Cognitive Actions Overview
Generate Text Prediction
The Generate Text Prediction action utilizes the OpenHermes-2.5-Mistral-7B model to produce text outputs based on a given prompt. It offers several customizable parameters that allow developers to fine-tune the output to meet specific needs.
- Category: Text Generation
- Purpose: Generate coherent and contextually relevant text based on a structured prompt.
Input
The input for this action requires a JSON object with the following fields:
- prompt (required): A JSON string representing an array of message objects. Each object should include a 'role' (e.g., 'system' or 'user') and 'content'.
- topK (optional): An integer that determines how many of the most likely tokens to consider during sampling. Default is 50.
- topP (optional): A floating-point number that specifies the proportion of likely tokens to sample from. Default is 0.9.
- temperature (optional): A floating-point number that controls the randomness of the generated text. Default is 0.75.
- maxNewTokens (optional): An integer defining the maximum number of new tokens to generate. Default is 512.
Example Input:
{
"topK": 50,
"topP": 0.9,
"prompt": "[{\"role\": \"system\", \"content\": \"You are a helpful assistant.\"}, {\"role\": \"user\", \"content\": \"What is Slite?\"}]",
"temperature": 0.75,
"maxNewTokens": 512
}
Output
The output is an array of strings, each representing a token generated based on the input prompt. The generated text can vary in length and content, depending on the prompt and parameters used.
Example Output:
[
"",
"",
"Slite ",
"is ",
"a ",
...
"and ",
"integration ",
"with ",
"other ",
"productivity ",
"tools ",
"like ",
"Google ",
"Drive ",
"and ",
"Trello."
]
Conceptual Usage Example (Python)
Below is a conceptual Python code snippet that demonstrates how to call the Generate Text Prediction action using the Cognitive Actions endpoint.
import requests
import json
# Replace with your Cognitive Actions API key and endpoint
COGNITIVE_ACTIONS_API_KEY = "YOUR_COGNITIVE_ACTIONS_API_KEY"

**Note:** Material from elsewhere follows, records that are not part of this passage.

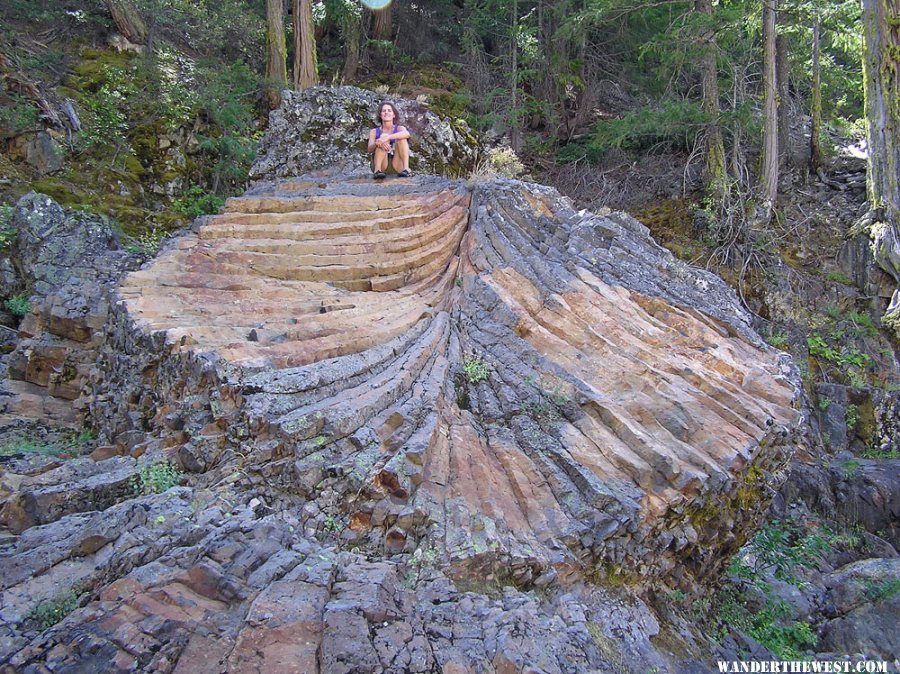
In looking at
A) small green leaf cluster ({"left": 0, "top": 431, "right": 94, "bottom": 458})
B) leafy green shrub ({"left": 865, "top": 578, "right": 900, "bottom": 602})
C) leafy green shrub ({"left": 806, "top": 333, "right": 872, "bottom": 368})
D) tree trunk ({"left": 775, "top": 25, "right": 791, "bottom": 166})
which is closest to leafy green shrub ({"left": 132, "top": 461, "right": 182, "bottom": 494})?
small green leaf cluster ({"left": 0, "top": 431, "right": 94, "bottom": 458})

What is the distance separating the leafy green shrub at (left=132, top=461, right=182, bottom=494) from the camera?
3764mm

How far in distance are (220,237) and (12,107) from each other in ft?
23.6

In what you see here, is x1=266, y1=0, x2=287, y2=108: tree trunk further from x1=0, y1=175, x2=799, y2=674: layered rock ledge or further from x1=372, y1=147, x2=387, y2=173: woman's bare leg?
x1=0, y1=175, x2=799, y2=674: layered rock ledge

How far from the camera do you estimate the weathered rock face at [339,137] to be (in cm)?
819

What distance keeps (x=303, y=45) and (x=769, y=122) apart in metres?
9.37

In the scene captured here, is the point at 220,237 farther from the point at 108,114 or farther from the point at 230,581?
the point at 108,114

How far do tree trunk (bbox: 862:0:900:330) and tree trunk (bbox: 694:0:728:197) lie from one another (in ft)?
7.76

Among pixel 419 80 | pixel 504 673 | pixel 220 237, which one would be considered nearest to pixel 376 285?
pixel 220 237

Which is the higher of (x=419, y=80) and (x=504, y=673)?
(x=419, y=80)

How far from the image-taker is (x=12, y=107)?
32.8 ft

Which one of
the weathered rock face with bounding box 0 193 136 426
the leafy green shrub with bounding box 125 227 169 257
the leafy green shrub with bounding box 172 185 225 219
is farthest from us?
the leafy green shrub with bounding box 172 185 225 219

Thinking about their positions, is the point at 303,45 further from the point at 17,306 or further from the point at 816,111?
the point at 816,111

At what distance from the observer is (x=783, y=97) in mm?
11867

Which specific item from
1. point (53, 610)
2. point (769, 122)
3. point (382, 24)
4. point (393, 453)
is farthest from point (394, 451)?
point (382, 24)
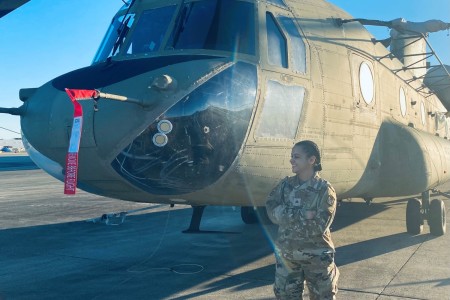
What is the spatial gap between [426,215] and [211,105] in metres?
6.37

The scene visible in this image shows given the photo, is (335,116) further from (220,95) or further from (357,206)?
(357,206)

COGNITIVE_ACTIONS_EXECUTE_URL = "https://api.cognitiveactions.com/actions/execute" # Hypothetical endpoint
action_id = "4d65b955-9665-4d91-9af8-2671310f1364" # Action ID for Generate Text Prediction
# Construct the input payload based on the action's requirements
payload = {
"topK": 50,
"topP": 0.9,
"prompt": "[{\"role\": \"system\", \"content\": \"You are a helpful assistant.\"}, {\"role\": \"user\", \"content\": \"What is Slite?\"}]",
"temperature": 0.75,
"maxNewTokens": 512
}
headers = {
"Authorization": f"Bearer {COGNITIVE_ACTIONS_API_KEY}",
"Content-Type": "application/json"
}
try:
response = requests.post(
COGNITIVE_ACTIONS_EXECUTE_URL,
headers=headers,
json={"action_id": action_id, "inputs": payload} # Hypothetical structure
)
response.raise_for_status() # Raise an exception for bad status codes (4xx or 5xx)
result = response.json()
print("Action executed successfully:")
print(json.dumps(result, indent=2))
except requests.exceptions.RequestException as e:
print(f"Error executing action {action_id}: {e}")
if e.response is not None:
print(f"Response status: {e.response.status_code}")
try:
print(f"Response body: {e.response.json()}")

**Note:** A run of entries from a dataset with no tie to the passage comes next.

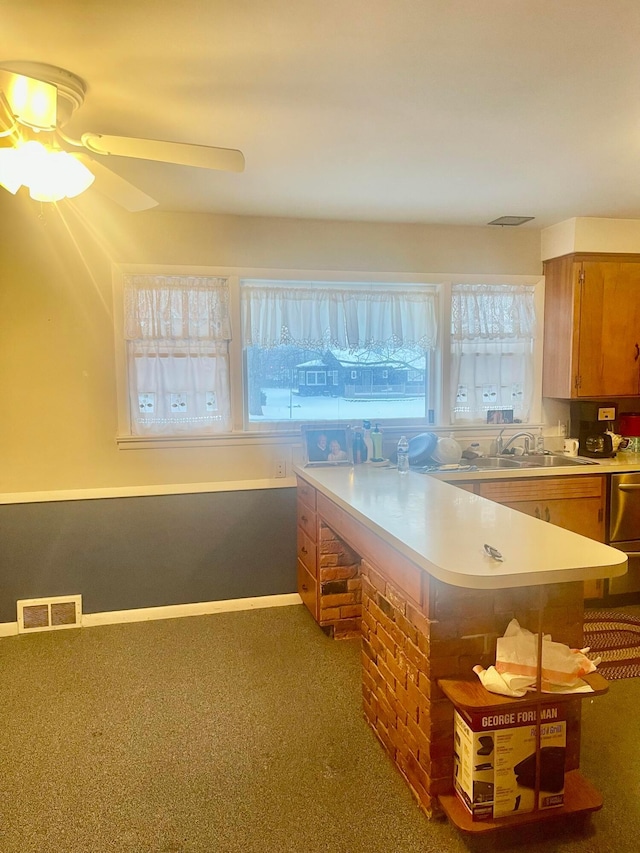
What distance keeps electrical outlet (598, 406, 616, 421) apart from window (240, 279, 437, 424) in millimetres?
1189

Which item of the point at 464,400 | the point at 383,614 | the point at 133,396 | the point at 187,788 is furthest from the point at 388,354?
the point at 187,788

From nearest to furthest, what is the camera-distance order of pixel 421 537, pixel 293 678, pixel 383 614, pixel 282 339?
pixel 421 537 < pixel 383 614 < pixel 293 678 < pixel 282 339

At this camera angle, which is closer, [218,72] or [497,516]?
[218,72]

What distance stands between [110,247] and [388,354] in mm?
1846

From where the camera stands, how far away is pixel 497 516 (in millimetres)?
2209

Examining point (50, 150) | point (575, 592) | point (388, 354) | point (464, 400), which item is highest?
point (50, 150)

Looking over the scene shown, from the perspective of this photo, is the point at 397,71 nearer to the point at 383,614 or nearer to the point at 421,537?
the point at 421,537

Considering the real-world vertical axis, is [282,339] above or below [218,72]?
below

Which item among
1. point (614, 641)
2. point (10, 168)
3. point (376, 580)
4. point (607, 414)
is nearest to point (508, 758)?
point (376, 580)

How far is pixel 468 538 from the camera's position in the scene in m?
1.93

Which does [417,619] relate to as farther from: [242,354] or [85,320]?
[85,320]

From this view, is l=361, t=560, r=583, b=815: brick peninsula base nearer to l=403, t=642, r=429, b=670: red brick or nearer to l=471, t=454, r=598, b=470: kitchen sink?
l=403, t=642, r=429, b=670: red brick

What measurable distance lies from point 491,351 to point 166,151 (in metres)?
2.78

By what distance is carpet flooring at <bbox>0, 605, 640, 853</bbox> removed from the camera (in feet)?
6.01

except json.JSONDecodeError:
print(f"Response body: {e.response.text}")
In this code snippet, replace YOUR_COGNITIVE_ACTIONS_API_KEY with your actual API key. The action_id corresponds to the Generate Text Prediction action. The payload is structured according to the required input fields. This example shows how to handle the HTTP request and manage potential errors effectively.
Conclusion
The Cognitive Actions provided by OpenHermes-2.5-Mistral-7B empower developers to integrate sophisticated text generation capabilities into their applications. By customizing parameters such as temperature and token sampling, you can achieve focused and diverse outputs tailored to your specific needs. Whether building chatbots, content generators, or intelligent assistants, these tools offer immense potential for enhancing user experiences. Explore the possibilities and start integrating these actions into your projects today!